- CONSIGNE ÉCRITE 1
Dans le récit de la montée sur scène, qui a validé la venue à la soirée ?
- CONSIGNE ÉCRITE 2
Recopiez le passage du récit de la montée sur scène qui commence par "Mais cette fois, j’avais" et se poursuit jusqu'à "et putain d’oser.".

Je suis monté sur scène pour déclamer de la poésie. Et tout ne s’est pas passé comme prévu…
Voici le contexte. Cela fait quelques mois que j’écris des textes entre slam et poésie, textes que je partage sur Internet. Dire un texte face caméra, qui plus est, une poésie, c’est déjà un gros challenge pour moi. C’est m’affirmer en montrant une facette de ma personnalité que je n’avais jamais montrée. J’ai plutôt l’habitude de partager des vidéos de mes aventures au bout du monde.
Mais cette fois, j’avais envie de me challenger et de déclamer ma poésie face à un public ! Je voulais pouvoir ressentir le pouvoir de la scène, et voir si j’aimais ça. Mais il a fallu travailler sur moi pour oser franchir le pas. Casser des barrières que je m’étais mises. Prendre mon courage à deux mains et putain d’oser.
Je me suis donc inscrit à une scène ouverte de Stand-up. Des humoristes viennent tester des « 5 minutes » face à un public. Pour ne rien vous cacher, cela fait des années que j’y pense et que je me rêve d’être sur scène. Premier problème, je fais de la poésie alors que tout le monde est venu faire de l’humour. Ça fout la pression d’entrée de jeu. Est-ce que de la poésie a sa place dans ce genre de soirée où les gens viennent rigoler ? Tout ce que je sais, c’est que l’organisatrice a validé ma venue.

[Liste de raisonnement spatial]
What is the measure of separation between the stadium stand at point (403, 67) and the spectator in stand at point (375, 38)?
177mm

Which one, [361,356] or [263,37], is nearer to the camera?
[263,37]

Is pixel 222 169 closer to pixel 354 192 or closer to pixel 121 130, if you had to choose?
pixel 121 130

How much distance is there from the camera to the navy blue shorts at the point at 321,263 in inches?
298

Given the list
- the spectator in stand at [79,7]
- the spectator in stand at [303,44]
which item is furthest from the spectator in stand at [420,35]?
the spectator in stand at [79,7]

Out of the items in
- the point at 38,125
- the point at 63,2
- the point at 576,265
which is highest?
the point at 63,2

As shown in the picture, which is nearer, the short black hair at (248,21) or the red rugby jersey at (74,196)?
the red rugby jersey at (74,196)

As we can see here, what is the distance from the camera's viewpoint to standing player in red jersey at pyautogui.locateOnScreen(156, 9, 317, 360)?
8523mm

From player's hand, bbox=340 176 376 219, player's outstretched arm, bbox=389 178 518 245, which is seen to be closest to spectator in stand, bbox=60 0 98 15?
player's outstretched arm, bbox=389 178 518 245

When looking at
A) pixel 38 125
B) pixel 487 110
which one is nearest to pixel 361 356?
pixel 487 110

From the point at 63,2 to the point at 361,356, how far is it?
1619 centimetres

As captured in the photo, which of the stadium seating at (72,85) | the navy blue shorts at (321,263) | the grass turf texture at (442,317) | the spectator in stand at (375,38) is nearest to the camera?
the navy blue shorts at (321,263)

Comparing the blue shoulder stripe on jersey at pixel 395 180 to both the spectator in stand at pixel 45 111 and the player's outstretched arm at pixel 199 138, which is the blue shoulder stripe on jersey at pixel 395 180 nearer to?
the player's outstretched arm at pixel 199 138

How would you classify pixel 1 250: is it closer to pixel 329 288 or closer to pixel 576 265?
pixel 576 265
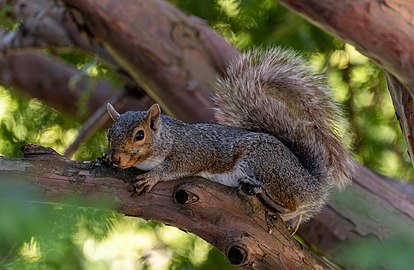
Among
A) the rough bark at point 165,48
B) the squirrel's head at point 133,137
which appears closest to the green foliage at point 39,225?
the squirrel's head at point 133,137

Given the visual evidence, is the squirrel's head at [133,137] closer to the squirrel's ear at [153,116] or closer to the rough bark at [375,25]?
the squirrel's ear at [153,116]

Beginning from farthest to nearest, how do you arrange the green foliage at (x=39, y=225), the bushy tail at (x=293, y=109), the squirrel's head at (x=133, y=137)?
the bushy tail at (x=293, y=109) < the squirrel's head at (x=133, y=137) < the green foliage at (x=39, y=225)

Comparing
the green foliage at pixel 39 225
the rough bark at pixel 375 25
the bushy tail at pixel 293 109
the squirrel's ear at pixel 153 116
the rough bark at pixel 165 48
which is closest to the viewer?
the green foliage at pixel 39 225

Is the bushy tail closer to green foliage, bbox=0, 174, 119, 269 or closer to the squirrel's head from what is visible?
the squirrel's head

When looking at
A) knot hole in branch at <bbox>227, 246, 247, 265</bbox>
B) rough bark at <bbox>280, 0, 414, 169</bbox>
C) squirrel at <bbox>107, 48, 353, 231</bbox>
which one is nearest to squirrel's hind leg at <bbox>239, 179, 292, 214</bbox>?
squirrel at <bbox>107, 48, 353, 231</bbox>

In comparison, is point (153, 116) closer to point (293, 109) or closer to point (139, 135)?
point (139, 135)

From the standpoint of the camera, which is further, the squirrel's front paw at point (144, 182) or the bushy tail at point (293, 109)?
the bushy tail at point (293, 109)

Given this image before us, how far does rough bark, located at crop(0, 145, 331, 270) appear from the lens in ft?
4.03

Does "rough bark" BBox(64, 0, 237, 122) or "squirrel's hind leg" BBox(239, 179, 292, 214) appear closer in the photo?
"squirrel's hind leg" BBox(239, 179, 292, 214)

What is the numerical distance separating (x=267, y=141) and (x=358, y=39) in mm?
339

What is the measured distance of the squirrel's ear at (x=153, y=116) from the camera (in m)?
1.47

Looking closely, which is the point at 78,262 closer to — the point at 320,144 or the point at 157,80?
the point at 320,144

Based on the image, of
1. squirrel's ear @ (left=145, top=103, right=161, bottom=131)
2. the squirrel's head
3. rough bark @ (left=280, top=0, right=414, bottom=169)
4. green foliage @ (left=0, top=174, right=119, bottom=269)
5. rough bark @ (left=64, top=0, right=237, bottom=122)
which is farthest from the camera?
rough bark @ (left=64, top=0, right=237, bottom=122)

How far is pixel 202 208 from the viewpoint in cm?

- RÉPONSE CORRECTE 1
L'organisatrice.

- RÉPONSE CORRECTE 2
Mais cette fois, j’avais envie de me challenger et de déclamer ma poésie face à un public ! Je voulais pouvoir ressentir le pouvoir de la scène, et voir si j’aimais ça. Mais il a fallu travailler sur moi pour oser franchir le pas. Casser des barrières que je m’étais mises. Prendre mon courage à deux mains et putain d’oser.